It's been a while...

It's been a long while since I've written on here. So long that my domain actually expired, and unless I want to spent an arm and both legs on renewing it, I've relinquished myself to being "just a blogger" instead of trying to make a name for myself on the good ol' world wide web. I'm ok with that actually. After spending hours trying to figure out how to get my .com back only to realize it wasn't going to happen on my pathetic version of an income, I now feel a great sense of relief. My blog is once again my hobby, an outlet for writing, and something to do when I feel like it. Maybe that will be better for me.

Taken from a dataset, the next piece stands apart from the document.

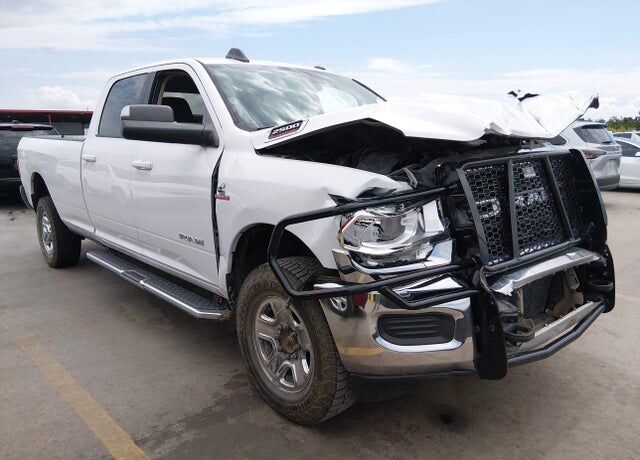 2020 RAM 2500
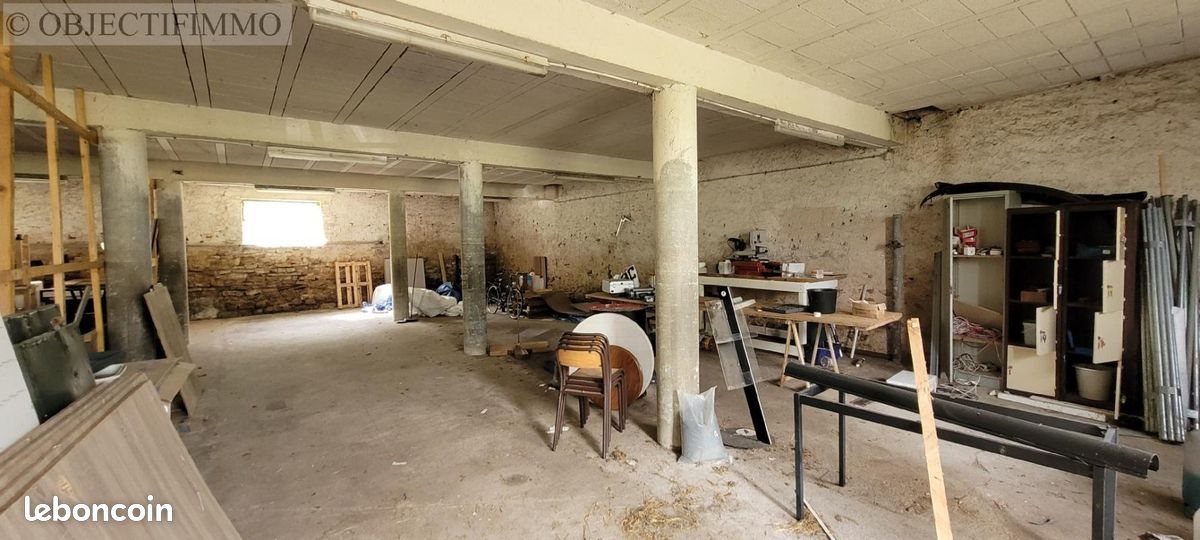 Maison à vendre, 640m², Bouxières-aux-Chênes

A lot has happened since I last posted anything. And at the same time, I am still waiting for a lot of things to happen that I was hoping for back then too. Time flies, yet I am finding that no matter how hard I try and no matter how many different things I try, I simply cannot control much of my life. Sure, I can control the what I eat, which brand of toothpaste I buy, how I choose to spend my time, and where I rest my head, but most of the other stuff just happens. It happens without my knowledge or despite my resistance. It's not that I am a victim of my own life just that I can only do so much.

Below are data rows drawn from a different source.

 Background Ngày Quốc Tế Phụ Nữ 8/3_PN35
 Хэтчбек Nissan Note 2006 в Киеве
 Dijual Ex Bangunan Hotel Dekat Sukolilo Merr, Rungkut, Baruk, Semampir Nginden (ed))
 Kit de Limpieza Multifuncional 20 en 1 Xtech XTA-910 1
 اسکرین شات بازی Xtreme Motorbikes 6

While I would prefer to create an outline for my life and follow it to a T, that's just not how life works-or so I am learning. I'm told my plan probably isn't the best one and that there is a greater purpose for my life than I could ever comprehend, but I can't say I am thoroughly convinced...yet. I guess you could say I am kind of stuck in the middle on this issue. I like to thing my plan makes the most sense, but apparently that's not the case. If you haven't noticed, I'm struggling to accept this. Struggling to let my plans go and find contentment in where I am at and what I have. I sure hope one of these days I'll be able to look back at how I have been blessed and trust moving forward my life is moving in the direction I've been called to. In the meantime, I am trying to not try so hard. But still keep trying.

I love adventure. I love trying new things, but it also scares the crap out of me. However, if I want things to change in my life, I have to be willing. I feel called to knock on doors right now. After all, if I don't knock on doors, what are the chances those doors will open? Hopefully if I knock on enough doors one will open and I'll get to walk through into a new chapter of my life. Even though I can't control every part of my life, nor is it beneficial for me to do so, the least I can do is being willing to try things and trust that one day a door will open and I'll get to move forward. One day, one step, one paddle at a time.